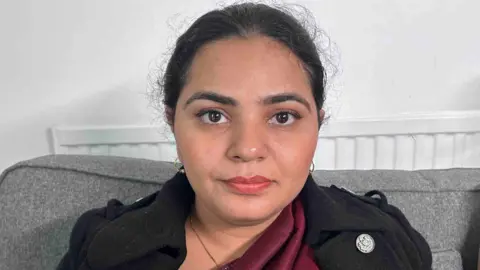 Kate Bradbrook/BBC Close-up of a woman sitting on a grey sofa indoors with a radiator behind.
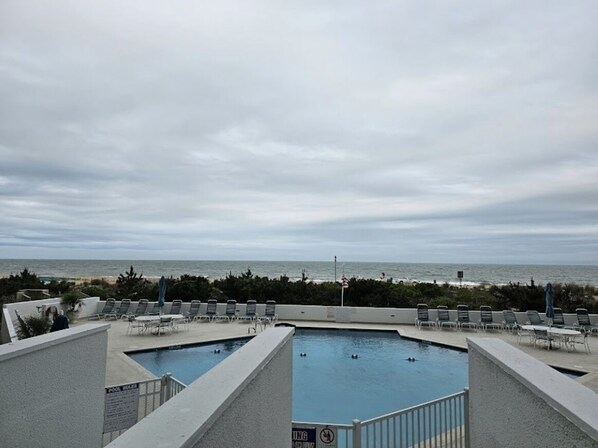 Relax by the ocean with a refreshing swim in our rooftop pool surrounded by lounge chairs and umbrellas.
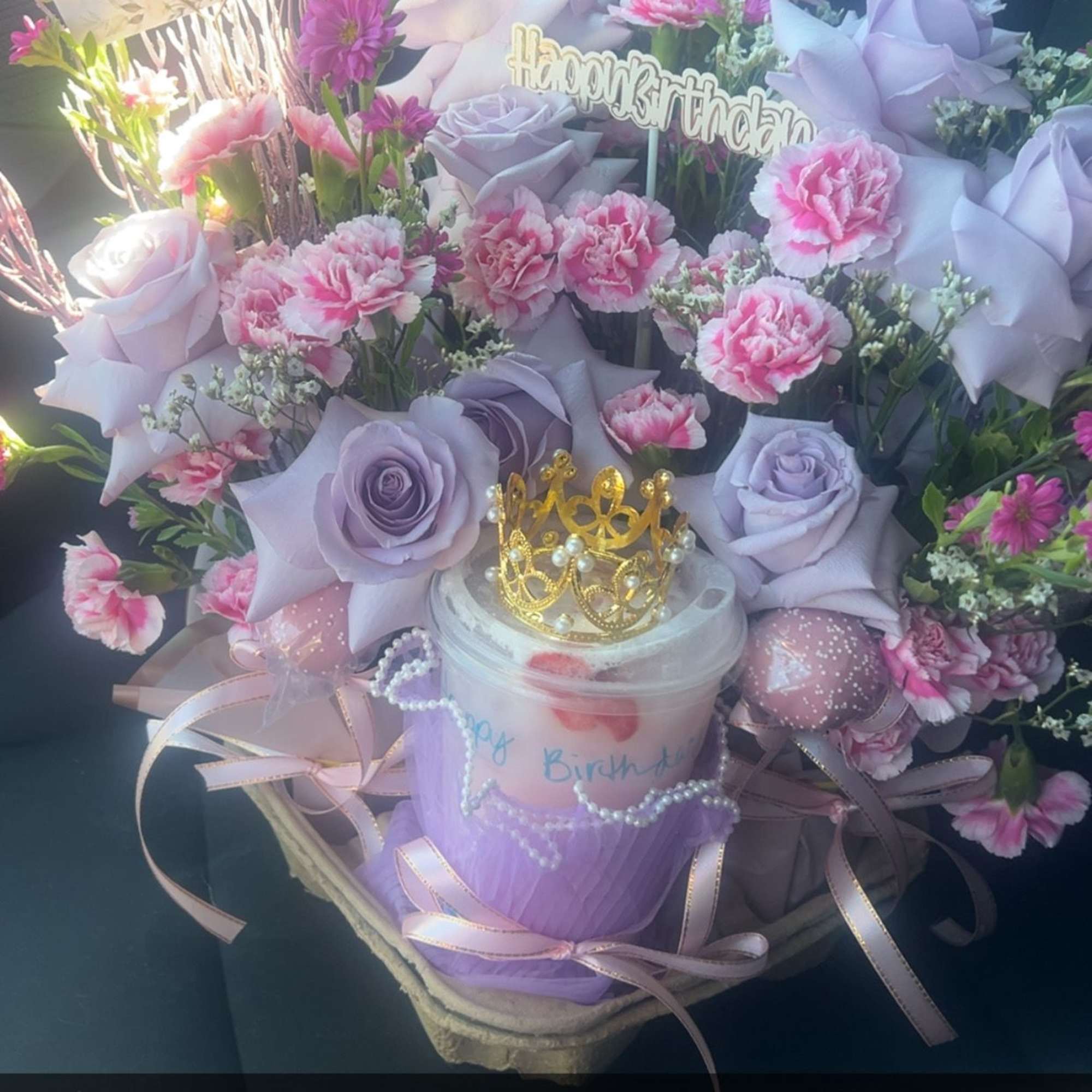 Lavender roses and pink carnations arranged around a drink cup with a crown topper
━━━━━━━━━━━━━━━━
(WHAT YOU WILL DO): The data is to be printed again exactly, but without its pictures.

(TASK OUTPUT):
 Kate Bradbrook/BBC Close-up of a woman sitting on a grey sofa indoors with a radiator behind.
 Relax by the ocean with a refreshing swim in our rooftop pool surrounded by lounge chairs and umbrellas.
 Lavender roses and pink carnations arranged around a drink cup with a crown topper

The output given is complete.